Não creio que isso venha ocorrer. Ao que parece, desde o golpe “com o Supremo com tudo” a “verdade factual” caiu em desuso no Brasil. Tanto que o novo governo resolveu recontar a História da ditadura militar para transformar em herói um coronel que se tornou infame por barbaramente torturar prisioneiros (algo que era crime até mesmo pelos padrões jurídicos daquela época e que se tornou expressamente proibido pela CF/88).

Quando o crime se um torna indício de heroísmo a sociedade deveria ficar em alerta. Mas não é isso o que está ocorrendo, pois infelizmente existem advogados (e não poucos) que apoiam a ideologia fascista, excludente, violenta e criminosa que chegou ao poder em 2018 e que começa a sequestrar as instituições públicas brasileiras em 2019.

A glorificação da tortura é o aspecto menos cristão e mais deprimente do governo Bolsonaro.
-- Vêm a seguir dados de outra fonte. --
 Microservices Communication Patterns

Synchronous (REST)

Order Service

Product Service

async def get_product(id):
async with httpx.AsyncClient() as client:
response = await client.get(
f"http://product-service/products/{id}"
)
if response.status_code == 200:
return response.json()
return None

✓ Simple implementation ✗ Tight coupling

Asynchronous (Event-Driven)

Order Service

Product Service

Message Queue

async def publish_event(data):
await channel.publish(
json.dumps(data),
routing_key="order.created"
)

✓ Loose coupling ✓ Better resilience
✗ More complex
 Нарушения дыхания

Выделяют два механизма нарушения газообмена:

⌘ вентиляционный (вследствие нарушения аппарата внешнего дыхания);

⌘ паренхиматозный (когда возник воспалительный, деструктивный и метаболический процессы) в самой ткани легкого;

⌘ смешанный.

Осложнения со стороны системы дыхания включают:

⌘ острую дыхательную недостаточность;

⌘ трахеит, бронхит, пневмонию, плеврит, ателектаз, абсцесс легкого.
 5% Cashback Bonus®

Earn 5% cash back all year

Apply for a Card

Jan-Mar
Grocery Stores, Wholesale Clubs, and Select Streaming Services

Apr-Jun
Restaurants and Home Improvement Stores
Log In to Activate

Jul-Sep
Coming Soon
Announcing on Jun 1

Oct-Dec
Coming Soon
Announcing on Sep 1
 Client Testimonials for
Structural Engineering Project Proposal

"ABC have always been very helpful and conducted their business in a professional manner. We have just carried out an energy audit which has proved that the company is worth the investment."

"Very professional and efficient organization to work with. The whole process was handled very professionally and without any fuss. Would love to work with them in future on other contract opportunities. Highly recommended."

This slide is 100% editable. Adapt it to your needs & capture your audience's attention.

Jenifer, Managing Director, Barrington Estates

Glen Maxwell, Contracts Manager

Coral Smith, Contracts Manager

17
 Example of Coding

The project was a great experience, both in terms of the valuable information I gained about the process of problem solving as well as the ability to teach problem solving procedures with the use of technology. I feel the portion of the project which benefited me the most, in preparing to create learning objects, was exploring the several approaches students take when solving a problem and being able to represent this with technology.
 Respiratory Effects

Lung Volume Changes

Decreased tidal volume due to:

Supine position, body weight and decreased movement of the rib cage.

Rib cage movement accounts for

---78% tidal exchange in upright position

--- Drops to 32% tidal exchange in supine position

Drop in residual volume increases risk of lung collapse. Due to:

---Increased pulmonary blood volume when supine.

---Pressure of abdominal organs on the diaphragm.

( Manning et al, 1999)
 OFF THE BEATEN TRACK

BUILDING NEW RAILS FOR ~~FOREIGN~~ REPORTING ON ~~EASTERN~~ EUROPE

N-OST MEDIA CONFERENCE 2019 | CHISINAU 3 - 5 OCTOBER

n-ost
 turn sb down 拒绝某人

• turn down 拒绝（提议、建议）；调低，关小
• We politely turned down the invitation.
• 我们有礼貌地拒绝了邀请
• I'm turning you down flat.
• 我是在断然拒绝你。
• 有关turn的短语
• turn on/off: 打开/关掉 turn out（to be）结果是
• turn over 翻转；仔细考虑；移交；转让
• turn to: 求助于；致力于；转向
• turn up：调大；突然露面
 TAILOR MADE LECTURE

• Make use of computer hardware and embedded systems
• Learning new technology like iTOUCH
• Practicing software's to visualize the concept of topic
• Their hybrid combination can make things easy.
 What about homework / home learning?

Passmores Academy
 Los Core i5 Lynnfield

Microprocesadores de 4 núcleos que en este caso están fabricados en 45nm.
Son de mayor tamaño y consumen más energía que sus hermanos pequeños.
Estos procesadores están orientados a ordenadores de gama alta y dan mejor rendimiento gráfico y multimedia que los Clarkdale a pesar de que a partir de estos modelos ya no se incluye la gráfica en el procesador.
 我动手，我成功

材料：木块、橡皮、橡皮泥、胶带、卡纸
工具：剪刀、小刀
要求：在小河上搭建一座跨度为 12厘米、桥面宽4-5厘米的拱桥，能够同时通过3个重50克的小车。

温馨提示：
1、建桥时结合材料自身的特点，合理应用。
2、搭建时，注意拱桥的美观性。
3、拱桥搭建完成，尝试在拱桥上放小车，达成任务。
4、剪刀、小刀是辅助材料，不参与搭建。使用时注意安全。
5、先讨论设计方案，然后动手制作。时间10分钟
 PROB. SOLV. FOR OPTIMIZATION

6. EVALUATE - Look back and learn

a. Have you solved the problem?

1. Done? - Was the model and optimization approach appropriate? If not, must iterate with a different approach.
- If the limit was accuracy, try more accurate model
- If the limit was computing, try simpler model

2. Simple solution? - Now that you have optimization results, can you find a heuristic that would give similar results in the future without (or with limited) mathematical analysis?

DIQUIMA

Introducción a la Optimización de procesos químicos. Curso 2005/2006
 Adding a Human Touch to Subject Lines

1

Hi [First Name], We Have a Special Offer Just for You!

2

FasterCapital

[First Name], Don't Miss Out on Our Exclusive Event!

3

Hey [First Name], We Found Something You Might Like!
Nesse sentido, não posso deixar de fazer uma última observação. O cliente do CAJ interditado porque tinha “idéias passíveis de serem consideradas delirantes” e uma tendência a “substituir a ‘verdade factual’ por fabulações” era um homem totalmente inofensivo. Ao contrário do presidente brasileiro, ele não era agressivo. Os três peritos atestaram nos autos que aquele cidadão não era violento. Esse fato também foi confirmado pela esposa dele em seu depoimento, cuja maior preocupação era impedi-lo de vender a “paupercula domo” do casal.

O Brasil não era pobre. Sob o governo Bolsonaro nosso país está adoecendo e sendo transformado numa “paupercula domo” para a esmagadora maioria dos brasileiros. Desgraçadamente existem advogados que acreditam que isso não vai empobrecê-los de uma maneira ou de outra. Esses são os advogados merecem ser homenageados no dia de hoje?